Wednesday, October 20, 2010

What is Music?

Movies are experienced from the outside in; Music is experienced from the inside out.

What is Music?

We take music in like air, like food, like sustenance and let it feed our innermost identity. We enjoy music on our vocal chords like a soul exercise. We live the beat of music with our dance, with our drum hands, with our impulses. Is it the rhythmic nature of music on the eardrum like a Neanderthal drum beat that awakens within us? Or is music so pleasing in its hum like our mother’s voice?

So personal we can suggest it to others without the same experience transferred. But we can come together in a great arena of collective reality to sponge in the experience and be a single vibration.

What is Music?

Wednesday, September 29, 2010

My insides turned out for you to see

The consoling thing about the concept, “Life is just a dream” is that if it gets too bad we can always just wake up.

I thought it took all colors to paint a picture of God. But then I talked to a fundamentalist.
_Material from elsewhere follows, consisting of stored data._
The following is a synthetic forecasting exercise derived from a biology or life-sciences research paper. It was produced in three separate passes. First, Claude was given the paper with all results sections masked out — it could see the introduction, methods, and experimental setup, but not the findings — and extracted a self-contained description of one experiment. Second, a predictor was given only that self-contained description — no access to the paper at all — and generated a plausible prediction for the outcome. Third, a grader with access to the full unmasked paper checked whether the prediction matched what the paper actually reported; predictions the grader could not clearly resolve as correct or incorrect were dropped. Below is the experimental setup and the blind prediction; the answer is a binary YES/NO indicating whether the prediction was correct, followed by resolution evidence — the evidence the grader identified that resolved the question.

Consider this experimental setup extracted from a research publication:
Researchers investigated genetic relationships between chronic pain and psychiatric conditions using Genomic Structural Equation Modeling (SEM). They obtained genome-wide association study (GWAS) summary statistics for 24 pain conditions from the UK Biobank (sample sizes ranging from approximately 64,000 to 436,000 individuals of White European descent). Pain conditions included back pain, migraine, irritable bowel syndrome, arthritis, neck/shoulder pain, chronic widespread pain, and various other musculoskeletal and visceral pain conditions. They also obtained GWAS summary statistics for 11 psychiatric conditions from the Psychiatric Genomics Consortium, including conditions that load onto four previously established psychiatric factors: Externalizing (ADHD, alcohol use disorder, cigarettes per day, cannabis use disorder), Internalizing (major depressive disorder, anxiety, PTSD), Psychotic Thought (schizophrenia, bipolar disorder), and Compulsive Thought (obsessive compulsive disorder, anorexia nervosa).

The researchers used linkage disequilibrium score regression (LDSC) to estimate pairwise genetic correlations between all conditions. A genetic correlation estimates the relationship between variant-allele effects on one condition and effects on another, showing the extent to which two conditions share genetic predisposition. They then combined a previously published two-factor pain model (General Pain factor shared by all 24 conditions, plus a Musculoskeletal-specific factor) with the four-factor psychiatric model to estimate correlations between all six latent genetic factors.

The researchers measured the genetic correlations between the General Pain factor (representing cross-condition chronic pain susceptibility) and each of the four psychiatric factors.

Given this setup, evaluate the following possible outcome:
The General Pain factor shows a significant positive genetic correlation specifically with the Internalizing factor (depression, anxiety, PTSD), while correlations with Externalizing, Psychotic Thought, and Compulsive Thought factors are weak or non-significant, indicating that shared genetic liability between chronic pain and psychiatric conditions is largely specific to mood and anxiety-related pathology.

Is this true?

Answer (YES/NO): NO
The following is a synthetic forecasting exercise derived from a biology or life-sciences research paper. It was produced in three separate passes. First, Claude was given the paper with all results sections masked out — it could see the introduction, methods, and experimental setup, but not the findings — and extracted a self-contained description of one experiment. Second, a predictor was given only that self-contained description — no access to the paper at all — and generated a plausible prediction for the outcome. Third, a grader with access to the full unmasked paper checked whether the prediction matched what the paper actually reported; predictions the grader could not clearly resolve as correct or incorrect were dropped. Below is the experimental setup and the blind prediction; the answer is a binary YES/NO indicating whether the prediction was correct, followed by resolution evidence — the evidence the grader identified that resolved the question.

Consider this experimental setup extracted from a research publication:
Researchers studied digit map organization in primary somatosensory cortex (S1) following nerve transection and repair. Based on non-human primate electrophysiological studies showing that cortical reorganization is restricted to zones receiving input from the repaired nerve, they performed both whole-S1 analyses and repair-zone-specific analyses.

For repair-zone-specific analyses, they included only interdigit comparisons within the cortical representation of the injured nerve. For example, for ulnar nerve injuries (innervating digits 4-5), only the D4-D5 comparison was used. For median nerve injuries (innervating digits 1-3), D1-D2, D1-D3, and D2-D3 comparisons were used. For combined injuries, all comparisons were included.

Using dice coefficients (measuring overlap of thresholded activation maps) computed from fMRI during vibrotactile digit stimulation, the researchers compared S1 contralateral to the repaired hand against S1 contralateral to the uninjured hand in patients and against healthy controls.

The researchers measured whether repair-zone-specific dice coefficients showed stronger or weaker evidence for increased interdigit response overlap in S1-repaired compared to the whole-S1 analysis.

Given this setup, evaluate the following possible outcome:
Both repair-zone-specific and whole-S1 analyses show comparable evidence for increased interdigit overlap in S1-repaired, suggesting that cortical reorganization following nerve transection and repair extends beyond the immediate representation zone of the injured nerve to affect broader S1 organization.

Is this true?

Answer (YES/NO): NO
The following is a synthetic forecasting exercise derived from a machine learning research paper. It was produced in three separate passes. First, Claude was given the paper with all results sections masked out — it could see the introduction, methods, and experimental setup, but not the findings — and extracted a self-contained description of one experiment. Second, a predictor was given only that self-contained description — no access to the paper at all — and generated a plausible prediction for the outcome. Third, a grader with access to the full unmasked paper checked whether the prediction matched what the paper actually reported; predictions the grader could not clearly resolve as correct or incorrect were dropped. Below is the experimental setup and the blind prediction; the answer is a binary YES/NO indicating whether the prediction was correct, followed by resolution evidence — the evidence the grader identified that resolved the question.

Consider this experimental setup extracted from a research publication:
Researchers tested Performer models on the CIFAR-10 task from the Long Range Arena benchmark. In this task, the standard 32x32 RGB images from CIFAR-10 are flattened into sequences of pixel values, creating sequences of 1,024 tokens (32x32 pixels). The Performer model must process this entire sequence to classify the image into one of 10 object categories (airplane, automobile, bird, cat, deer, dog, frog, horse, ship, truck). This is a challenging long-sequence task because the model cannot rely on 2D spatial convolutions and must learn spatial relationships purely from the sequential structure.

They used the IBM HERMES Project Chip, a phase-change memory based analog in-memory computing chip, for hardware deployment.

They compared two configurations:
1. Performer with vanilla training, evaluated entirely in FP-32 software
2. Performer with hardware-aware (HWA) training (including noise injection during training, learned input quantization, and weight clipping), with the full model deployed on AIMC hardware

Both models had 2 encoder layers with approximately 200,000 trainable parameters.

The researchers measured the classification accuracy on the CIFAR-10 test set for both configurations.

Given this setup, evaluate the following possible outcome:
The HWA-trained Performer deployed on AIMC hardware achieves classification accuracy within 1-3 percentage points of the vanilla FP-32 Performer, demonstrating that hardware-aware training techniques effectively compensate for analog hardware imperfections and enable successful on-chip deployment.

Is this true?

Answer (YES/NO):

He said there is only black and white.

After I sent two aerial bombing missions of fire ant killer on to the mound, the death of the queen was assured. A lone ninja ant scaled my shoe to strike his revenge, lancing into my flesh repeatedly with his sacred sword. His subsequent flattening in one slap was an honorable death worthy of the warrior. The itching white pock was a memorial to him and his regal queen for days.

We like to have our photos taken with celebrity so our friends and family can see us standing beside someone whom they actually admire.

We are stage actors projecting a self image out to others that will make us content with who we think we should be.

She carried you inside her body for 9 months, went thru labor, and was there for you all those years. Dads just made that initial deposit, and then went thru labor to make bank deposits for you during all those years. It’s no contest who is in first place.

Film is experienced from the outside in, but Music is experienced from the inside out.

I realize I am inside the fun life pinball machine, bouncing off surprises with noise and flashing lights, scoring points for my bank, rebounding, but always falling toward the inevitable end game.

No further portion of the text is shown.